Speaking to reporters via video-conference during the visit, Mr Chan said that even though global demand for aerospace engineering services has ground to a virtual standstill, Singapore must be prepared for the industry’s eventual recovery.

“We all know that in the immediate term, there has been a very sharp fall in the global demand for such services... but having said that, we know that global aviation will pick up soon,” he said. 

“Even as we have lower demand now, we are making full use of the time to make sure that our workers are ready for the next lap.”

In a statement on Tuesday, SSG and the Singapore Economic Development Board (EDB) said that the Enhanced Training Support Package will help the sector tide over the economic impact of Covid-19, encourage companies to upskill their employees and position themselves for recovery.

SSG and EDB said that they would work with appointed training partners to increase training capacity to cater to the needs of affected employees during this period. 

SSG is appointing five training providers that will offer about 100 courses for the sector. They are the National University of Singapore, NTUC (National Trades Union Congress) LearningHub, SIA (Singapore Airlines) Engineering Company, Singapore Technologies Engineering Aerospace, and Temasek Polytechnic.

These courses will help employees deepen their domain knowledge in the areas of aircraft maintenance, regulatory frameworks, and quality and safety management, as well as emerging skills such as automation and robotics, cyber security and data analytics, SSG and EDB said. 

Mr Chan said that the Government is making a “long-term strategic investment”, rather than focusing only on the short-term needs of the industry. 

“This is a very unique industry. It is not (one) that people can just easily join and pick up the qualifications and skill sets in a short time… Some of them may need two to three years of training before they can even finish their on-the-job training and then sign off as a qualified engineer,” he said. 

That is why the Government cannot adopt a short-term “feast-and-famine strategy”, where people stop undergoing training during periods of low demand and increase the frequency of their training only when demand rebounds. 

“These are not processes that can just be turned on and off. It requires time, it requires investment, it requires deep skill and knowledge, in order for us to design the processes, such that we can be ahead of our competitors,” Mr Chan added.

SSG's chief executive officer Ong Tze-Ch’in hopes that companies in the aerospace sector to take this period to improve the capabilities of their workforce. 

“Through this scheme, we hope that many workers in the aerospace sector will be given opportunities to widen and deepen their skills,” he added. 

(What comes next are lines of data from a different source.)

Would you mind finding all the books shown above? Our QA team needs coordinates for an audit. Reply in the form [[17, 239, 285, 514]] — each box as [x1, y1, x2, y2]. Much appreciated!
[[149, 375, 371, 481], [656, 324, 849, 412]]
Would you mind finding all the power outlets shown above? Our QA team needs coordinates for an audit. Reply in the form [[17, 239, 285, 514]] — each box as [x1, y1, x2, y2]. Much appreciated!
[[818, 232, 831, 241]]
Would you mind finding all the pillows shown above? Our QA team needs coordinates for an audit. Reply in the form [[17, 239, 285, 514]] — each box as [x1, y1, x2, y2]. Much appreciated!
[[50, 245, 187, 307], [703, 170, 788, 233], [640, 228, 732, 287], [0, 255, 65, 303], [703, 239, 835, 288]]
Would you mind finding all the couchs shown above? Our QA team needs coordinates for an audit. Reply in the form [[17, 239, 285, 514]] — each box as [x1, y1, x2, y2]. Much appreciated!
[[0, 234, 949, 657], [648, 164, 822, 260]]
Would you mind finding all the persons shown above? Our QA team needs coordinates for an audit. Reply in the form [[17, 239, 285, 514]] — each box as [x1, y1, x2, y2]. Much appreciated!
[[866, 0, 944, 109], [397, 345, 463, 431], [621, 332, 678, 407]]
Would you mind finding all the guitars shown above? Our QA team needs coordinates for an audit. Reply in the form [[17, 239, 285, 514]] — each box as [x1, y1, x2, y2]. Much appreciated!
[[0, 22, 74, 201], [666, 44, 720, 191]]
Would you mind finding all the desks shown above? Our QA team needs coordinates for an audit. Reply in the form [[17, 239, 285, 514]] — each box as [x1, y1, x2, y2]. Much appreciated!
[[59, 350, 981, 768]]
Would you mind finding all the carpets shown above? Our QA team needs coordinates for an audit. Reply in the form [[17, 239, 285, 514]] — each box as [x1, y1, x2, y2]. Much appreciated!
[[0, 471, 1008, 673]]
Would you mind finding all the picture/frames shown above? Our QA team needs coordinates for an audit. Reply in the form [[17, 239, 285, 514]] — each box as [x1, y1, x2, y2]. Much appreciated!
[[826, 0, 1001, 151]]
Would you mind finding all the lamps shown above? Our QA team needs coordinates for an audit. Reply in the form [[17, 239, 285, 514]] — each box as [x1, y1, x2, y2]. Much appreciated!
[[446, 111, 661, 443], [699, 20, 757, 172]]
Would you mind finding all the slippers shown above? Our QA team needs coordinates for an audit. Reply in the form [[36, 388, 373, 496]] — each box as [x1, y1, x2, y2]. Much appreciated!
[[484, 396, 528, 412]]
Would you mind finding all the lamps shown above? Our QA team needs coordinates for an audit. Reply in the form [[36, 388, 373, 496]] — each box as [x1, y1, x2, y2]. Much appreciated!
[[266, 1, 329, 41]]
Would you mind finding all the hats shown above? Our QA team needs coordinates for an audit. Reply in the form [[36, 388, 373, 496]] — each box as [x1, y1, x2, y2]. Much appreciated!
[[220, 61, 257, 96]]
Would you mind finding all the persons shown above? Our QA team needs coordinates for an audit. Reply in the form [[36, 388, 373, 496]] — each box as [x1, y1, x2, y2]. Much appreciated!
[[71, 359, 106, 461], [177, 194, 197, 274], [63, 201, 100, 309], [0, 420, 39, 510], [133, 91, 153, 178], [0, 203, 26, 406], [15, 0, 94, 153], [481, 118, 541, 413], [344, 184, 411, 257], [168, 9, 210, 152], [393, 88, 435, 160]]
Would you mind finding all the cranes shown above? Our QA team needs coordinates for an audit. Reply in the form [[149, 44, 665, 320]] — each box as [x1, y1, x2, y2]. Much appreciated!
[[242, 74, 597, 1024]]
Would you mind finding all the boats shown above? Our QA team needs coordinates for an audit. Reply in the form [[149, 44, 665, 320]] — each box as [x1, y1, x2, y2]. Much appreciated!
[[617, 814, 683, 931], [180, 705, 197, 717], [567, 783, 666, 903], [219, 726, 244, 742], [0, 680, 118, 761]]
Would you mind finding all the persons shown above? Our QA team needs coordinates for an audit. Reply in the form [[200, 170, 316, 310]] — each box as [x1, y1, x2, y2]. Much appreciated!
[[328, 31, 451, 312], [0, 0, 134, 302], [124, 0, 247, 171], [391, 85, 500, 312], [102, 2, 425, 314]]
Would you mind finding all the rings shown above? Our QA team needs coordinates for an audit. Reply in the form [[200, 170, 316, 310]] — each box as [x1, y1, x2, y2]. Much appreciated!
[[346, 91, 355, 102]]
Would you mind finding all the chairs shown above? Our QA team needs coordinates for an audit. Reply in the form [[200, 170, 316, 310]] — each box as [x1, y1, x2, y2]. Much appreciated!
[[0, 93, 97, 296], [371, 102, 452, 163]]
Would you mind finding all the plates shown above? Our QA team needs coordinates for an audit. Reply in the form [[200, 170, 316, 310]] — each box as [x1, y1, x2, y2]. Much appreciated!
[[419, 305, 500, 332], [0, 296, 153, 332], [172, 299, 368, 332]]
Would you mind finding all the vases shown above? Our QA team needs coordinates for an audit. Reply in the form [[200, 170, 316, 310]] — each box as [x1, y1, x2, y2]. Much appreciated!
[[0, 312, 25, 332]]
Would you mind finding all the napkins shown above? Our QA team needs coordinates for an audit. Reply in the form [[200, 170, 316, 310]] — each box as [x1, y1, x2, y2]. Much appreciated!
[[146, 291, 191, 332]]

EDB's managing director Chng Kai Fong said that while the impact of Covid-19 on the aerospace industry is severe and expected to continue for some time, it remains an important industry for Singapore.

"EDB will continue to partner aerospace companies to weather this period of difficulty, while preserving jobs and capabilities,” he said.

Deputy Prime Minister Heng Swee Keat introduced the Enhanced Training Support Package in February in his Budget statement. 

It has so far been rolled out to six sectors — tourism, air transport, retail, food services, land transport, and arts and culture — with 35,000 employees from 920 businesses filling nearly 84,000 training places. 

Sectors such as air transport and tourism have seen particularly strong uptake. The air transport sector has seen 31,000 training places filled, while in the tourism industry, 28,000 training places have been occupied, SSG and EDB said.